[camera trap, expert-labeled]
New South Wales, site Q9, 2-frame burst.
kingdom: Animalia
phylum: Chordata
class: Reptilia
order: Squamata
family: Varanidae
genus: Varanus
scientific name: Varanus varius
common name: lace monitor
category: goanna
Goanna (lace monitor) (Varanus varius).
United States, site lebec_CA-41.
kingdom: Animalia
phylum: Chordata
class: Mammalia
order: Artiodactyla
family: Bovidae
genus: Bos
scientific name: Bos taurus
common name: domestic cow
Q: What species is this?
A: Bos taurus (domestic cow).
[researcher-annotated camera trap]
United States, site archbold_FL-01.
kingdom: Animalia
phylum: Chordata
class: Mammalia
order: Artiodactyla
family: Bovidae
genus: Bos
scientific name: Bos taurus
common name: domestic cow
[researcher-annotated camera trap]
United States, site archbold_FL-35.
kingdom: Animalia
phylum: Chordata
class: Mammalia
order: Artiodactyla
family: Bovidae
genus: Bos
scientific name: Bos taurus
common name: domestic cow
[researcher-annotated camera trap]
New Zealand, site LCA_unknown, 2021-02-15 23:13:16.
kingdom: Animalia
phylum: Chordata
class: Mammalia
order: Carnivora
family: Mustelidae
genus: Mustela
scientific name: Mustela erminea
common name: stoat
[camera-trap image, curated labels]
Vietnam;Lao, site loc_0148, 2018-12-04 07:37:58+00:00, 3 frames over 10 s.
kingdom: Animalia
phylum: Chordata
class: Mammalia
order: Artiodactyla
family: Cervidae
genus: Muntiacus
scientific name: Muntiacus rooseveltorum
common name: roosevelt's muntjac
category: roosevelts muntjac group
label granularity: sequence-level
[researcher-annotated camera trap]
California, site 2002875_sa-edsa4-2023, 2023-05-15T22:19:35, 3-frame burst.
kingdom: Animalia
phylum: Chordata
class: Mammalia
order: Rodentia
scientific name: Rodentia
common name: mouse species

Work to complete —
The output should match the records above exactly, line for line.

Result of the task —
[camera trap, expert-labeled]
New South Wales, site Q9, 2-frame burst.
kingdom: Animalia
phylum: Chordata
class: Reptilia
order: Squamata
family: Varanidae
genus: Varanus
scientific name: Varanus varius
common name: lace monitor
category: goanna
Goanna (lace monitor) (Varanus varius).
United States, site lebec_CA-41.
kingdom: Animalia
phylum: Chordata
class: Mammalia
order: Artiodactyla
family: Bovidae
genus: Bos
scientific name: Bos taurus
common name: domestic cow
Q: What species is this?
A: Bos taurus (domestic cow).
[researcher-annotated camera trap]
United States, site archbold_FL-01.
kingdom: Animalia
phylum: Chordata
class: Mammalia
order: Artiodactyla
family: Bovidae
genus: Bos
scientific name: Bos taurus
common name: domestic cow
[researcher-annotated camera trap]
United States, site archbold_FL-35.
kingdom: Animalia
phylum: Chordata
class: Mammalia
order: Artiodactyla
family: Bovidae
genus: Bos
scientific name: Bos taurus
common name: domestic cow
[researcher-annotated camera trap]
New Zealand, site LCA_unknown, 2021-02-15 23:13:16.
kingdom: Animalia
phylum: Chordata
class: Mammalia
order: Carnivora
family: Mustelidae
genus: Mustela
scientific name: Mustela erminea
common name: stoat
[camera-trap image, curated labels]
Vietnam;Lao, site loc_0148, 2018-12-04 07:37:58+00:00, 3 frames over 10 s.
kingdom: Animalia
phylum: Chordata
class: Mammalia
order: Artiodactyla
family: Cervidae
genus: Muntiacus
scientific name: Muntiacus rooseveltorum
common name: roosevelt's muntjac
category: roosevelts muntjac group
label granularity: sequence-level
[researcher-annotated camera trap]
California, site 2002875_sa-edsa4-2023, 2023-05-15T22:19:35, 3-frame burst.
kingdom: Animalia
phylum: Chordata
class: Mammalia
order: Rodentia
scientific name: Rodentia
common name: mouse species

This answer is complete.